Unstable output by detection.py

Hi,
I am new to to the task and I am asking for a right direction to dig into. I am using RaspberryPi5 + Usb Camera + Hailo8 Hat for object detection. Using Object Detection example with yolov11n_h8l, but the other HEFs show similar behavior. My command is
python basic_pipelines/detection.py --input usb --hef-path ~/hailo-rpi5-examples/resources/yolov11n_h8l.hef
When I run it I can see a window with the WebCam vision and objects detected. The problem is, even if the camera and the objects stand still, the output sometimes does detect the objects while sometimes it doesn’t. For example, there is cellphone and a can in front of the cam. Doing 30fps, many of them (frames) will show these objects detected, while some others will be showing the cellphone only or the can only or none of them. Even if they stand still. I understand that it might be related to the confidence, but this happens even when the confidence is relatively high. I am wondering what can be done to fix/improve it. Is there a parameter to pass to detection.py to make it more robust in expense of processing time? Or, maybe, the only way is to retrain the network for my specific purposes, doing which I would like to avoid.
Alex

Welcome to the Hailo Community!

I recommend checking out the Model Explorer in the Developer Zone. It showcases all available models from the Model Zoo, along with their accuracy metrics.

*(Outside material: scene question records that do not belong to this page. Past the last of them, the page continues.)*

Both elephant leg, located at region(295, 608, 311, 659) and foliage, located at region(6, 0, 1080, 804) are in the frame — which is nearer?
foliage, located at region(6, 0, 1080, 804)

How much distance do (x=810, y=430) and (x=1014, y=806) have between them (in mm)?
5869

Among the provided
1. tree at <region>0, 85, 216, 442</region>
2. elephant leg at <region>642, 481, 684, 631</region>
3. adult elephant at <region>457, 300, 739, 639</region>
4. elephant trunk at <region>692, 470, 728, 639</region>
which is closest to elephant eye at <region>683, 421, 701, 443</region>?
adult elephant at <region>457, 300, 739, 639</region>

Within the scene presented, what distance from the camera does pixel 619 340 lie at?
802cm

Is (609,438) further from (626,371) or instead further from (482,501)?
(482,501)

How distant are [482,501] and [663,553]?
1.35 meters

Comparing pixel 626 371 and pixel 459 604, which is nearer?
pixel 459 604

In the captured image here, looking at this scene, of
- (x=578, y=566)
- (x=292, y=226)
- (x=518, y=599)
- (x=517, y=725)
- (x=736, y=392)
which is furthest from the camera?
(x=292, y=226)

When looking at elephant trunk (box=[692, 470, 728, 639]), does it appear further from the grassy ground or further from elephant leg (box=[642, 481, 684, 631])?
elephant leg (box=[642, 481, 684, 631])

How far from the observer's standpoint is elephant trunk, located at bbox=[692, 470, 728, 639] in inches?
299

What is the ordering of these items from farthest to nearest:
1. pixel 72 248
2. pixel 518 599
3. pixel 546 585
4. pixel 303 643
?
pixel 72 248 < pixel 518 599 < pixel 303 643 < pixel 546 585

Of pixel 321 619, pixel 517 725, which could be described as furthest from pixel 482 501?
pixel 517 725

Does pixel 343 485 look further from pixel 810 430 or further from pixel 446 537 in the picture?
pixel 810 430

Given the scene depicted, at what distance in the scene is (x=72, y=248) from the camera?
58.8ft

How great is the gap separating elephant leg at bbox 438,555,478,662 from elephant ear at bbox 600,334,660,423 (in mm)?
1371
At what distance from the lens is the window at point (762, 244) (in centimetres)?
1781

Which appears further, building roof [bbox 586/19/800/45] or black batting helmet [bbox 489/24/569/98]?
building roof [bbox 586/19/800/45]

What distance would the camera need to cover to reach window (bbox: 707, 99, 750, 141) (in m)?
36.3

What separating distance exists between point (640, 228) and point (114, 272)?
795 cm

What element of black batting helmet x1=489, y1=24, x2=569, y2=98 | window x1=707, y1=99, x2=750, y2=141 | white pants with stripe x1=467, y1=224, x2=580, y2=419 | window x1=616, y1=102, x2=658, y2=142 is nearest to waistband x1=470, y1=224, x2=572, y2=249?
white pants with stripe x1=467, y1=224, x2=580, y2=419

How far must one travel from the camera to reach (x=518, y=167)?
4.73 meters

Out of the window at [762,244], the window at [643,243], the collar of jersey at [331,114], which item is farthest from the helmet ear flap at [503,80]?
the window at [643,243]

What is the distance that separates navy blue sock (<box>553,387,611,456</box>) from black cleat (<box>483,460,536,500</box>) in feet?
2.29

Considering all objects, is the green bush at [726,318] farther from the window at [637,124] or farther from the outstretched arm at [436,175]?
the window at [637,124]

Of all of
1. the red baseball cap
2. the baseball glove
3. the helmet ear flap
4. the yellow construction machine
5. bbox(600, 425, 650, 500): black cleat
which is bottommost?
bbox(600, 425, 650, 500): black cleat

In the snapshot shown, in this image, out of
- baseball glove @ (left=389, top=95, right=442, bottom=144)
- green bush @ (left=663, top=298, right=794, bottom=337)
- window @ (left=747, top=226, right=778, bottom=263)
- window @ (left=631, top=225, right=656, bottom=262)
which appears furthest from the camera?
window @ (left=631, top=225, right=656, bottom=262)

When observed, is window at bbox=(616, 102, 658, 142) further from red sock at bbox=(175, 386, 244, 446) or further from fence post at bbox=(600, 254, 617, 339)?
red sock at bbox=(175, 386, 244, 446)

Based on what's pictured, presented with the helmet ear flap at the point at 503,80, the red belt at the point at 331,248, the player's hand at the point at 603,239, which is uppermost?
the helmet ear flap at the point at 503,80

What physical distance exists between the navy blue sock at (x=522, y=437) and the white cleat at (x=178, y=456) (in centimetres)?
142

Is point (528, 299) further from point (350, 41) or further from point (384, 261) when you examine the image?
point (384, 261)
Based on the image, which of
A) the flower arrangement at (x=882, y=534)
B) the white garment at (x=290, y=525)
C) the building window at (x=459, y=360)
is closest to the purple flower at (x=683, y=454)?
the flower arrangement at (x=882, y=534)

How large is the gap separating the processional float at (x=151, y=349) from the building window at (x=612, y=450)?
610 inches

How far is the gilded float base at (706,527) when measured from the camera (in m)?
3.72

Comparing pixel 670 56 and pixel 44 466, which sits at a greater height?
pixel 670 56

You’ll notice that several models outperform the YOLOv11n model in terms of accuracy.

Hailo.ai - Model Explorer

Additionally, training models using images captured from your actual hardware under real lighting conditions can significantly improve accuracy.

Keep in mind that some datasets - such as COCO - include many contextual images of older phones, often being held by people. As a result, newer phone models or phones placed on surfaces like tables may not be detected effectively. Using relevant and representative training data for your use case can make a difference.